И если они не растеряют это чувство с течением беззаботных, ничем не омрачаемых лет, то я была бы спокойна за будущее наших потомков, когда придет черед и мне в последний раз закрыть свои глаза.


Снова темнота — та, что встречала меня под горами. Миллионы тонн каменной породы нависали над головой, тисками сдавливая грудь, трепетавшую в тщетном усилии протолкнуть в себя хоть немного воздуха. Снова безмолвие и сухой, ровный жар, исходящий из недр земли. Снова мое дыхание, остававшееся единственным звуком в этом мире темноты — и все вокруг застывало, вновь, как когда-то, превращаясь в черный песок. Сама земля рассыпалась от моих прикосновений, засасывая в шуршащую черную бездну. Скользкий, похожий на чешуйки, он проникал в мои уши нос, рот и глаза, заставляя корчиться от удушья под тысячами, миллионами тонн, пытавшихся расплющить мою фигурку. Но когда удушье уже брало меня за горло, и костлявыми пальцами фигуры в черном балахоне начинало выковыривать изо рта рвущийся наружу язык для последнего вдоха, тяжесть вдруг отступала. Нечто огромное появлялось из глубины, и раздвигая черную, шуршащую смерть, выносило меня на поверхность — жалкую, кашляющую, судорожно хватавшую безвкусный, лишенный запахов воздух широко открытым ртом. Хватавшуюся за край громадного хитинового кольца — одного из многих, что опоясывали непередаваемо огромное существо. Медленно выползавшее на поверхность, словно появлявшийся из океанских волн Левиафан, оно замедлялось, и остановившись, лежало неподвижно, терпеливо дожидаясь, пока я избавлюсь от набившегося в глаза и уши черного песка.

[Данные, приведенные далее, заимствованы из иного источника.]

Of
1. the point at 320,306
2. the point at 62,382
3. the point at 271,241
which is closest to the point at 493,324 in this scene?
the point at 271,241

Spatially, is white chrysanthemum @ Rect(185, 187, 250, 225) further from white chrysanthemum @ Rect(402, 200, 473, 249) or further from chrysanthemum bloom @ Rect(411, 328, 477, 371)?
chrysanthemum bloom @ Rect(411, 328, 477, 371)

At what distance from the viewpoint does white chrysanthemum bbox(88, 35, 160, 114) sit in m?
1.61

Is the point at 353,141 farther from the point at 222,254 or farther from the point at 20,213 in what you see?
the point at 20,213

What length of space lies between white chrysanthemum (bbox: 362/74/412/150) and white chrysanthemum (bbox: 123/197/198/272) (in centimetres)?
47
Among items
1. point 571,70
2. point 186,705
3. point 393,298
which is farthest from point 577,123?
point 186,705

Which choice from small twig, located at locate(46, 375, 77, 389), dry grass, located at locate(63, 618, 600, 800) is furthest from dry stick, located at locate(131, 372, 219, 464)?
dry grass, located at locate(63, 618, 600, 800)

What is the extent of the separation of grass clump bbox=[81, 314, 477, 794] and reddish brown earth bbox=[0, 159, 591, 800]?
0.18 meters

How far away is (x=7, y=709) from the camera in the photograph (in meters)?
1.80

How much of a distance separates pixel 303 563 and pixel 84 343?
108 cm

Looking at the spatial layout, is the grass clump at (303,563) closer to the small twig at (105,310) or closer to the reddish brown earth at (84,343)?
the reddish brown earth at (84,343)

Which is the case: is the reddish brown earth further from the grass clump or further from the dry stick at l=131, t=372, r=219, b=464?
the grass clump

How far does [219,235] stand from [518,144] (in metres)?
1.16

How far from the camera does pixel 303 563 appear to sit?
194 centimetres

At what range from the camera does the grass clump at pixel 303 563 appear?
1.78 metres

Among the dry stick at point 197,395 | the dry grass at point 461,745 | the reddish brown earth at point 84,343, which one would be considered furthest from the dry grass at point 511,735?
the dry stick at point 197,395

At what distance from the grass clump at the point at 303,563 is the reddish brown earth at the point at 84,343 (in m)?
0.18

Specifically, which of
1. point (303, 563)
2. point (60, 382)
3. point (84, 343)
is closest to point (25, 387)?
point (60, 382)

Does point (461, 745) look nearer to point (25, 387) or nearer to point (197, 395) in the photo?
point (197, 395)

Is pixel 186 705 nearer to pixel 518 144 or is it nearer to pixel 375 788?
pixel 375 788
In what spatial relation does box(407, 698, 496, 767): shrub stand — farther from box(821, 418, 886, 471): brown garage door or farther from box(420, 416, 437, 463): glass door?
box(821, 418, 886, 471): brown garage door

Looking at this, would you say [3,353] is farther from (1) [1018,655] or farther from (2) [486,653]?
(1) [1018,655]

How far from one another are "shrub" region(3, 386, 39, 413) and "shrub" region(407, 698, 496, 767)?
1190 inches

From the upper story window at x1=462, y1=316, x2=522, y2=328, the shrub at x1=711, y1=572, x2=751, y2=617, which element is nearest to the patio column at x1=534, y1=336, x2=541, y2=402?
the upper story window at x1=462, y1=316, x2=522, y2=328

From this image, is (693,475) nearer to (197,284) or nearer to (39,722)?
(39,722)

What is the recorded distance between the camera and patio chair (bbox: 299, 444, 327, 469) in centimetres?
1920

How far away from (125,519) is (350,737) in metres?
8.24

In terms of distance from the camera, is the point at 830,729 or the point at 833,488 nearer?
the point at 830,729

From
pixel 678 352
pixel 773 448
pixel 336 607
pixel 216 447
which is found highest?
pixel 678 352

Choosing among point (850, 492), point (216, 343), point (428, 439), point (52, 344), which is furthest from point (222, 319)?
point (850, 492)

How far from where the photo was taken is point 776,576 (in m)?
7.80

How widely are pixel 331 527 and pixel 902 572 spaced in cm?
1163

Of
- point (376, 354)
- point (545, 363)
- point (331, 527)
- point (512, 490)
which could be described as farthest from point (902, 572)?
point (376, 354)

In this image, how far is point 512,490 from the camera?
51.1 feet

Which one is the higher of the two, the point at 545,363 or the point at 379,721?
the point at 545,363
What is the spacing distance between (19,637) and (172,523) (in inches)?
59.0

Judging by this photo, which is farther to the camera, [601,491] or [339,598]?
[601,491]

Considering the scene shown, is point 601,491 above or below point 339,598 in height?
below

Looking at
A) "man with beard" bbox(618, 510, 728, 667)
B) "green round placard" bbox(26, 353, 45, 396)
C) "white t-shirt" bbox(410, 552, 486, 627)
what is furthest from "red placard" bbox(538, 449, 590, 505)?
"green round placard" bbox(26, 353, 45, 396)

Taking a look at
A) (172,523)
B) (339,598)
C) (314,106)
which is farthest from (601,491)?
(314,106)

— «Почему?» — этот вопрос почему-то казался мне очень важным. Гораздо важнее знакомого пейзажа, напоминавшего поверхность незнакомых планет. Барханы черного песка расстилались до горизонта, блестя, словно бесконечное море, изрезанное тут и там поднимающимися из него скалами, чернеющими под холодным светом незнакомых звезд. Гораздо важнее громады медленно вращающегося столба из черного песка, занимавшего половину горизонта. Бледный свет исходил от черного неба, словно где-то в его вышине зажгли молочно-белый фонарь, и в его зыбком, болезненном свете были видны громады камней, пролетавших над головой. Кружащиеся в сложном танце, эти обломки чего-то огромного издавали неприятный, тревожащий гул, когда неслись в вышине, или скользили между черными скалами, сопровождаемые в полете камнями поменьше, следовавшими за ними как почетная свита, как рыбы-прилипалы, преследующие неторопливо кружащегося в океане кита. Но это было не важно — все было не важно, и значение имел для меня лишь ответ на вопрос.

— «Почему?».

— Ты же не ненавидишь огонь за то, что он жжется? Такова сущность огня» — неторопливо заявил Червь, похоже, лучше меня понимая суть этого вопроса-мольбы. Несмотря на громадные размеры, голос его походил на низкий женский или высокий мужской, он был поистине лишен пола – «Увидев меня, твоя сущность потребовала действия. Ты – та, кто ты есть, и твоя сущность не может быть изменена. Но ее можно контролировать. Пока кто-нибудь… что-нибудь… не возьмет над тобою верх. Поэтому вас и боятся. Опасаются. Преклоняются вам».

— «Прости» — это слово я произносила, когда погрузилась в это видение. Это слово, которое не могло исправить того, что произошло. Но я должна была сказать его, и произносила, пока темный мир вокруг не начал бледнеть — «Прости меня! Прости!».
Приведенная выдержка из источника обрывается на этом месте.